# Besement enclosure made for our caiman tegus



## Renske (Jun 21, 2015)

Here is a project we worked on for years. In this video you can see the whole progress and how it is now. Enjoy!


----------



## N8bub (Jun 21, 2015)

Wow, that is world class! Amazing work.


----------



## Walter1 (Jun 21, 2015)

Ditto N8BUB. Nice going!


----------



## Renske (Jun 22, 2015)




----------



## Walter1 (Jun 24, 2015)

What do you feed your Caiman Lizard? He looks very well cared for.


----------



## Renske (Jun 24, 2015)

Thanks! We feed him mostly live snails and sometimes grinded fish.


----------



## Walter1 (Jun 24, 2015)

Where do you get a steady supply of snails?


----------



## Renske (Jun 25, 2015)

Escargotes live here in the wild (the netherlands, Europe). So in summer i catch them. In winter i order live ones from a breeder who breeds them for human consumption. And i give frozen apple snails in winter.


----------



## Walter1 (Jun 25, 2015)

That's really neat. It is being fed exactly what it should be fed. Not so easy in the states, which is what I think hinders its popularity despite high availability of juveniles and adults in the market.


----------

--- DATA FOR REVIEW ---
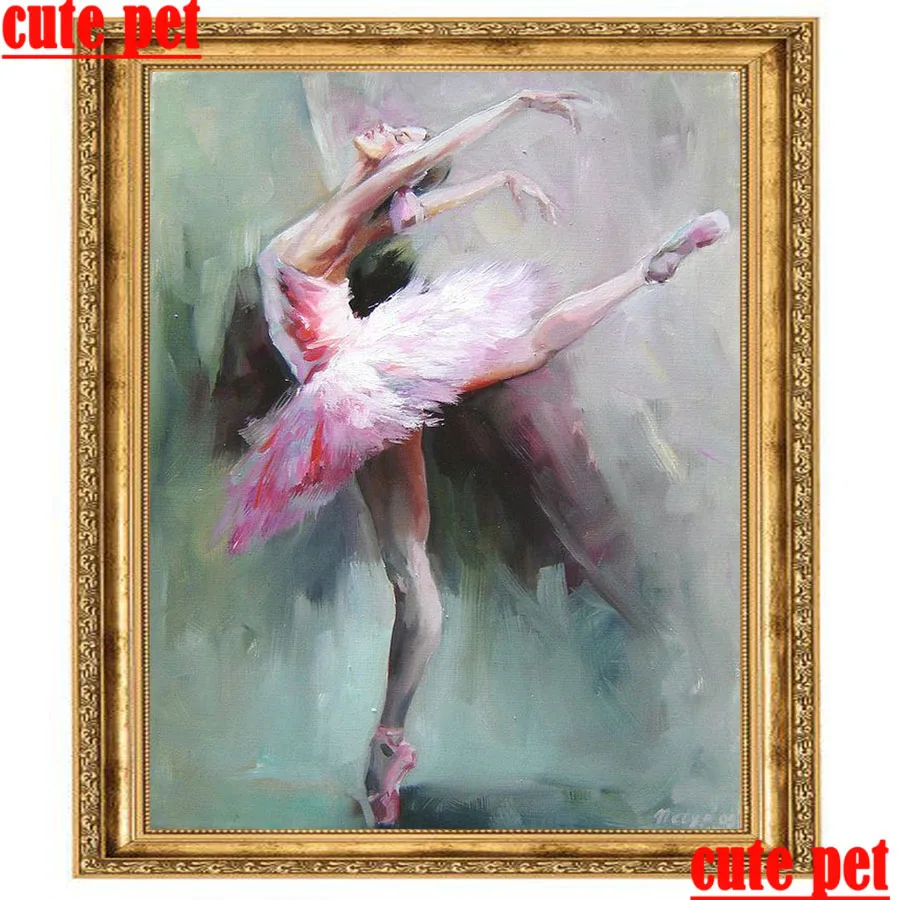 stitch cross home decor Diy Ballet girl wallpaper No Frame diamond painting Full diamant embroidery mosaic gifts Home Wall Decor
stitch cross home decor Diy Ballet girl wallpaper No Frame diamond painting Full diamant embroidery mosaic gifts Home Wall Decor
---
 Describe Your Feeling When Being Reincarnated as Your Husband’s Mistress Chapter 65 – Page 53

--- BRIEF A ---
Output the passage from the thread on the caiman tegu enclosure, reproducing it word for word between "## Renske (Jun 25, 2015)" and "Walter1 (Jun 25, 2015)", inclusive.
--- BRIEF B ---
Answer these questions using the thread on the caiman tegu enclosure:
(i) What does Renske say the caiman lizard is mostly fed?
(ii) In what country does Renske catch escargots in the wild?
(iii) According to Walter1, what does he think hinders the lizard's popularity in the states?
--- BRIEF C ---
Summarize the thread on the caiman tegu enclosure in three sentences.

--- ANSWER SPACE A ---
## Renske (Jun 25, 2015)

Escargotes live here in the wild (the netherlands, Europe). So in summer i catch them. In winter i order live ones from a breeder who breeds them for human consumption. And i give frozen apple snails in winter.


----------



## Walter1 (Jun 25, 2015)

--- ANSWER SPACE B ---
(i) Live snails, and sometimes grinded fish.
(ii) The Netherlands.
(iii) That feeding it exactly what it should be fed is not so easy there.

--- ANSWER SPACE C ---
Renske shares a video of a basement enclosure for caiman tegus that was worked on for years, and other members praise it as world class. Asked about diet, Renske explains that the caiman lizard eats mostly live snails and sometimes grinded fish. The escargots are caught in the wild in the Netherlands in summer, while in winter live ones are ordered from a breeder and frozen apple snails are given, which Walter1 calls exactly what it should be fed.